Well, remember how I said that WinDbg will implicitly decode PTEs in the transition state and show us the data anyway? Turns out that processors do this as well in order to speculatively execute instructions that would otherwise page fault. This causes yet another speculative execution side channel known as L1 Terminate Fault (L1TF). In order to mitigate this, Windows doesn’t put the actual PFN in the Transition PTE and instead sets an unused high order bit to point it to an invalid page. Now if the processor tries to speculative execute, the transition PTE points off to invalid memory and is stopped in its tracks. You can read more about L1TF in Matt Miller’s excellent blog post here.

So, the debugger is being tripped up due to an O/S change and is not able to properly translate the given transition PTE. Checking the date on the kernel image shows that this version of Windows 7 is very new and so it’s not entirely surprising:

1: kd> lmt mnt
Browse full module list
start             end                 module name
fffff800`02a1c000 fffff800`02ff9000   nt        Thu May 16 10:34:59 2019 (5CDD7513)

I decided to see if the problem was solved with WinDbg v.Next as it gets much more contemporaneous updates that the traditional WinDbg. Much to my great joy, it does indeed work!

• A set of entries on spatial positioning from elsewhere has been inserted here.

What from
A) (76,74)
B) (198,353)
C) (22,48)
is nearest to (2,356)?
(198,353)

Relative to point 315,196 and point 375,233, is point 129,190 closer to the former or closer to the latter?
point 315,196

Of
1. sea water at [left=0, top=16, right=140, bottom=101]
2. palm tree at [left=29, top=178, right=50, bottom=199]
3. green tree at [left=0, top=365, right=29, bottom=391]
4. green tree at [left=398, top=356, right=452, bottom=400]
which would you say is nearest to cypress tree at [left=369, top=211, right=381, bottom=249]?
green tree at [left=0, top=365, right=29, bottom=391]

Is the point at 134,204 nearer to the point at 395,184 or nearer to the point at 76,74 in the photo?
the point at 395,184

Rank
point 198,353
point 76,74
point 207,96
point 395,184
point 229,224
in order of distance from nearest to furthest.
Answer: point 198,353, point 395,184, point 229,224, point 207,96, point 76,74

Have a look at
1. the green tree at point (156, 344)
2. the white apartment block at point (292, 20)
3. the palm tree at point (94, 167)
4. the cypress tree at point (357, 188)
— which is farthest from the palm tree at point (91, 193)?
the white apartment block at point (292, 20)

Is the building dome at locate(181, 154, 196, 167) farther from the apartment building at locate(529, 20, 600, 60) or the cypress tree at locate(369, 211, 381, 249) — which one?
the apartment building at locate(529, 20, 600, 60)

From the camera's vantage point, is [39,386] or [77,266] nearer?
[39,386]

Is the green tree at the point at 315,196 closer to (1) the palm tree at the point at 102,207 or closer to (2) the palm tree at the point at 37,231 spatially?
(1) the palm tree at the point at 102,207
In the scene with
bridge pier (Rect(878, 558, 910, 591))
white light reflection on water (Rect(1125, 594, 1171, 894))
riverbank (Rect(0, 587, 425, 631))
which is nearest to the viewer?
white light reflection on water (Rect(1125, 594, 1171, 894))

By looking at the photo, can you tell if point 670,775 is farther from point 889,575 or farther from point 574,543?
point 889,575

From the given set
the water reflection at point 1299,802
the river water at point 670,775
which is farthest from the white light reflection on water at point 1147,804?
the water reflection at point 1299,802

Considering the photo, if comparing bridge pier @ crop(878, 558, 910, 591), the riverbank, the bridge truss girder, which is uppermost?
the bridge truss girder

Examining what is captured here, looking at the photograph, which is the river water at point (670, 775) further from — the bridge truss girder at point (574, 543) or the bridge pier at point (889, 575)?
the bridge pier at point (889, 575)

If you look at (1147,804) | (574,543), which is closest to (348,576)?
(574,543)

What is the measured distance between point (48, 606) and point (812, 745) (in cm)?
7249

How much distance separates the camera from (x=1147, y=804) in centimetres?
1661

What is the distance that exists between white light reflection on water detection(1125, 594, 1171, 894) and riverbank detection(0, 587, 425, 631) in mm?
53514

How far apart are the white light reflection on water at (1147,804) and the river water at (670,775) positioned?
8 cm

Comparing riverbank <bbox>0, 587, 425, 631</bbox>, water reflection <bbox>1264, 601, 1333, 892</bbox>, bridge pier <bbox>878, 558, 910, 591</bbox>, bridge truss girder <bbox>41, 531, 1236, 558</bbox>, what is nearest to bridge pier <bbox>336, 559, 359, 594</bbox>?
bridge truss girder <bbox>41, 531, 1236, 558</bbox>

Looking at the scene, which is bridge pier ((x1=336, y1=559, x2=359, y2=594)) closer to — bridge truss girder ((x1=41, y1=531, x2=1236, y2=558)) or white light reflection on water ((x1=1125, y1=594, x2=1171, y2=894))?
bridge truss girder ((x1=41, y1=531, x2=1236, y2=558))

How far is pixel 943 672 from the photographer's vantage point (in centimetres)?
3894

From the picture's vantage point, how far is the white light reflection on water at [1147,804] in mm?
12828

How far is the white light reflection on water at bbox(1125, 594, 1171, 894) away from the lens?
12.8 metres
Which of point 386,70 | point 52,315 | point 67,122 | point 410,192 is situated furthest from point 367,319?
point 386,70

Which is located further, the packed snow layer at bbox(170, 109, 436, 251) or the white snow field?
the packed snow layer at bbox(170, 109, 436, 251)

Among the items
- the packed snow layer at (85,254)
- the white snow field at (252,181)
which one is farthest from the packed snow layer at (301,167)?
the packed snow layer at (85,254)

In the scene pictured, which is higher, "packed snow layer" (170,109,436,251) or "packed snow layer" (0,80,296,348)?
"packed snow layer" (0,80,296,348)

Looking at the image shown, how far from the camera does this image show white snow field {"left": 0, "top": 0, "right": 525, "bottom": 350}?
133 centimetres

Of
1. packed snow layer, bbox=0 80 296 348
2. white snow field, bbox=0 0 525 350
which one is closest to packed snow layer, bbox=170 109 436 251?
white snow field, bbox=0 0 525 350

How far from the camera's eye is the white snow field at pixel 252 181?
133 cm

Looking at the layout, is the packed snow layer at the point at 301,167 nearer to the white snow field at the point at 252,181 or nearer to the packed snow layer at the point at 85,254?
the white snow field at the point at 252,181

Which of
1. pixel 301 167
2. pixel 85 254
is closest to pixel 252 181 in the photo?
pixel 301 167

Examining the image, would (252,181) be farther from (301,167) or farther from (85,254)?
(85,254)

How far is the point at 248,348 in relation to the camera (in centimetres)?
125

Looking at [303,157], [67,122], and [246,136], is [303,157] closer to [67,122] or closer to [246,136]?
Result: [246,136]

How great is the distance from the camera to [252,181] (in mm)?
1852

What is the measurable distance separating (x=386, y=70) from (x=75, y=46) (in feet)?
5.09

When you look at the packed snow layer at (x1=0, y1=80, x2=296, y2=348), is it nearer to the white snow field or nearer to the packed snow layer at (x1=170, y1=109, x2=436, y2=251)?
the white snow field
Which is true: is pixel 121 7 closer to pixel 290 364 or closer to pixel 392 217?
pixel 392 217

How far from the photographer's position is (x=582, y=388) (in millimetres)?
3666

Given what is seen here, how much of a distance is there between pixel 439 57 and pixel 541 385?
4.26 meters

1: kd> !handle @@c++(inMetaValues->token)

PROCESS fffffa801b8da410
    SessionId: 0  Cid: 0484    Peb: 7fffffda000  ParentCid: 0268
    DirBase: 67f17000  ObjectTable: fffff8a006fcf600  HandleCount: 396.
    Image: svchost.exe

Kernel handle table at fffff8a000001780 with 647 entries in use

800004e8: Object: fffff8a006fcf8b0  GrantedAccess: 000f01ff Entry: fffff8a0029f93a0
Object: fffff8a006fcf8b0  Type: (fffffa8018d5c9c0) Token
    ObjectHeader: fffff8a006fcf880 (new version)
        HandleCount: 2  PointerCount: 20

Of course, the new version of WinDbg still uses the same debugger engine as the traditional WinDbg. So, please don’t try this at home, but I couldn’t help myself from copying the DbgEng libraries delivered with WinDbg v.Next from:

C:\Program Files\WindowsApps\Microsoft.WinDbg_1.1906.12001.0_neutral__8wekyb3d8bbwe\amd64

To the traditional WinDbg installation folder:

C:\Program Files (x86)\Windows Kits\10\Debuggers\x64

So now I have two working WinDbgs 😊

With the yak officially shaved naked, I was able to finally determine that the token field is a HANDLE to the token of the caller making the connection. Yes, I probably should have just assumed that before getting out the shears, but what fun would that have been?